### Document

Journal de bord : croisière de Anvers à Valparaiso du 3 au 10 février 2015
Mardi 3 février
Nous sommes à Anvers où Annie m’a accompagné pour l’embarquement sur le Spirit of Hambourg, porte container de la compagnie Hamburg sud, à destination de Valparaiso. Le départ prévu initialement le 3 a été retardé au 4. Annie suit par internet la progression du navire. Il arrive vers 15 H à Anvers où il est supposé passer 24 H à quai. Je dois embarquer tranquillement mercredi matin, suivant les instructions de l’agent portuaire de la compagnie. Par acquis de conscience, vers 18 H, Annie téléphone au bateau, qui lui annonce un départ très tôt le lendemain matin. Affolement, départ immédiat.

######

*Exercice*: D'après le journal de bord, à bord de quel navire se fait l'embarquement à Anvers ?

### Contenu des données

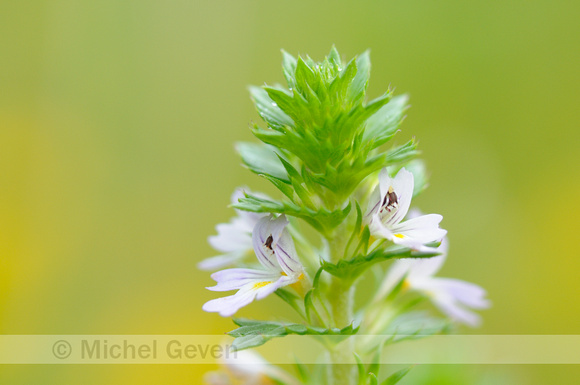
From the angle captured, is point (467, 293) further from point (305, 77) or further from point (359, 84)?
point (305, 77)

######

*Corrigé*: Le Spirit of Hambourg, porte-conteneurs de la compagnie Hamburg Süd.